Otherwise, I worked on completing some small projects that have been hanging around for weeks waiting for attention. I also got a commission for two doors and a top panel for a vanity. Paint grade plywood flat panel rail and stile design with beading around the inside of the frame. I will use alder for the frames as it is very easy to work and not too expensive for a painted door. They should take two days, but I will lose time this week to family business. My brother is having an open house and I will be busy helping him with setup.

More later.

vicrider


----------



## vicrider (Jun 19, 2010)

vicrider said:


> *July 7th, 2010 Daily progress*
> 
> Hello everyone,
> 
> ...


After working on bro's place last week I bought some solid core ply and 4/4 Alder at the big box for about $50 and 4 32mm 5/8 overlay Euro hinges ($9.70) and went to work yesterday. I bought a 1/8" beading bit (Rockler) to make a beading insert around the panels.

Planed, sanded, and did the tongue/groove work in Alder for the rails and stiles. Determined the size of the panels from the pre-fitted frames, cut and then rabbeted the back and front of the panel. The front rabbet was larger to accommodate the beading. Assembled the doors, installed the beading, drilled and mounted the hinges and routed a dado in the top panel for the beading. I used a strait 5/16" bit and adjusted the side guide to complete a 7/16" dado in several passes. This morning, I installed the beading in the top panel and called the customer to say they were complete. He delivered a check this afternoon. Yeah! that works…. and he ordered a custom maple knife rack to match his new kitchen..

These were ordered 'ready to paint' so I didn't have to apply a finish.

I think I actually made money on these…..


----------



## vicrider (Jun 19, 2010)

*Aikiko's knife rack delivered. New old project.*

I finished the knife rack and delivered it to Aikiko. She was very appreciative and felt it would compliment her new maple kitchen. I hope she gets another several decades of use out of this one.

Also took delivery of a Homack ball bearing double tool box that I traded for some bathroom repair work back in February. This resulted in 1/2 day of sorting and repositioning hand tools. I even have a few empty drawers! One benefit was that I located a few things I thought were missing; including a brand-new-in-the-box Veritas cabinet scraper, which, of course I had to stop and hone, polish, and burnish.
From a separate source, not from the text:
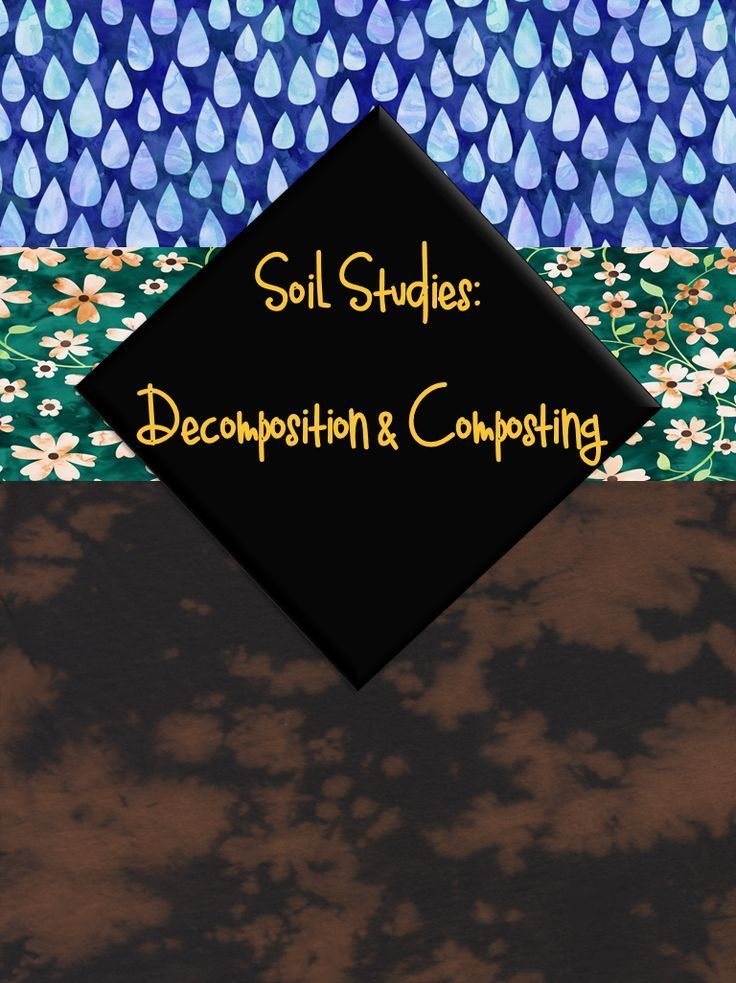 You can teach your elementary students about the science behind decomposition and composting.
I had received it as a gift from one of the kids and had put it away without ever using it. Dumb. Now I just have to relearn where I put everything. Another benefit was that I had to clear a space for the new box, (I have two other tall boxes) so I got rid of a small barrel of scraps; mostly sticks of softwoods and a few chunks of checked maple slab ends. Mom likes the kindling.

I was looking at poppatom's projects and his desk reminded me of one had built back in the eighties. We didn't have room for it when all the kids were home and I didn't build it to sell, so I put it away and hadn't thought about it for a long time. I built it to practice dovetails, locking drawer joints, and mortised drawer guides. I think the design was inspired by a desk I saw in Fine Woodworking magazine.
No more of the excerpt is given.